Ce récit, qui se présente davantage comme une biographie-oeuvre journalistique, et non de mon point de vue comme un roman, souffre d'un style parfois " hoquetant ", d'une écriture alourdie par les apartés, de parenthèses en parenthèses, de détail à foison, qui m'ont rendu la lecture souvent difficile. Beaucoup de références historiques sur un parcours inter-générationnel troublant et celui du "héros" SULAK, pour lequel Philippe JEANADA, comme d'autres, montre une certaine fascination, admiration ? Le propre parcours de P.J s'inscrit semble-t-il en filigrane dans l'époque des événements relatés, ce qui n'est sans doute pas anodin dans son choix et l'intérêt qu'il a porté à son personnage.
Personnellement, je n'ai pas été séduit par celui-ci, ni par l'écriture.

16 décembre 2014
Alice MONARD

Un personnage de roman, c'est assurément ce qu'est Bruno Sulak ! Un braqueur au grand cœur qui réussit de fabuleuses prouesses avec panache, sans une goutte de sang.

Pourtant j'ai eu du mal à accrocher surtout au début : Dépeindre l'histoire des différents protagonistes en quelques pages n'est pas chose facile, et je trouve le démarrage très laborieux (trop de personnages, trop de petites remarques personnelles intuliles et parfois lourdes, alors que ce sera plus fluide et opportun par la suite). Tous ces prsonnsages imbriqués dans une chronologie laborieuse font qu'on s'éparpille dans toutes les directions. Du coup j'ai eu du mal à entrer dedans.
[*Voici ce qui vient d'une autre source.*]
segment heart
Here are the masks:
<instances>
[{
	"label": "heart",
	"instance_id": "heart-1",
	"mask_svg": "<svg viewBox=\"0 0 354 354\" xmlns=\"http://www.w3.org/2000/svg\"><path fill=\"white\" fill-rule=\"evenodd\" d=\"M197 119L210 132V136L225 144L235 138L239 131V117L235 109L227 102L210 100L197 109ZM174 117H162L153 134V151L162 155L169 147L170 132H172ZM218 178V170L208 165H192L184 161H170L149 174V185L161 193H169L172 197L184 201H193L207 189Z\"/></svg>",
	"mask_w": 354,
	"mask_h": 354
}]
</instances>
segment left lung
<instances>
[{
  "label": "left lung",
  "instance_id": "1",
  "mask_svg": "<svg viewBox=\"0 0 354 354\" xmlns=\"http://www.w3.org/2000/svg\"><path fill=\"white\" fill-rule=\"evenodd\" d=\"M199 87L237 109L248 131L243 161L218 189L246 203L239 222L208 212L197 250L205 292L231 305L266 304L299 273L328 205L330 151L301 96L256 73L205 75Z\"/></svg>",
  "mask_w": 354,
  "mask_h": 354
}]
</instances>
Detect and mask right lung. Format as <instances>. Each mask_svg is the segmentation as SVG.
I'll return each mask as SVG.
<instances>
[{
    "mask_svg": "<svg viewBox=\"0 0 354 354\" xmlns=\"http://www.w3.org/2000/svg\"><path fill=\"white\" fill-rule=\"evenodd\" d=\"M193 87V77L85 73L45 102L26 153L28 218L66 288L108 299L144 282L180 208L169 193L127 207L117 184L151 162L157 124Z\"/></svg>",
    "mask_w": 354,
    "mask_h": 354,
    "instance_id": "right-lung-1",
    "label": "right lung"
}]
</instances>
Par contre la suite, lorsque ça se recentre sur Bruno, sa façon de voir le monde, sa vie, ses amis, ses amours, c'est une fresque très belle qui se met en place. Bruno est généreux, gentil, humaniste, il ne tue pas les pauvres personnes braquées, il respecte ceux qui méritent le respect (le commissaire, le juge), il est intelligent et sensible, terriblement attachant ! Un homme non-violent, qui prépare avec précision ses coups pour éviter tout dérapage, un homme en souffrance lorsqu'il ne peut approcher les siens, les serrer dans ses bras. On pense à sa fille qui l'a si peu connu et dont la présence au parloir était un crève-coeur ! Une vie brisée au final alors qu'il n'aspirait qu'à vivre avec les siens, un gâchis dans cette prison qui broie … Une fin pleine de zones d'ombre, et l'on aimerait que ceux qui savent parlent … Un des moments très forts du livre que cette fin tragique et exaspérante.

On sent beaucoup d'amour, de tendresse de l'écrivain envers cet homme et son entourage. C'est un bel hommage qui lui est rendu et je pense que les proches ont dû apprécier ce livre.

Après une difficile entrée en matière, j'ai fini par aimer marcher aux côtés de Bruno, par comprendre cette âme en souffrance. Et cette fin injuste fait très mal.

C'est donc une impression mitigée qui finit par être très bonne en fermant l'ouvrage. Assez bizarre comme sensation de lecture.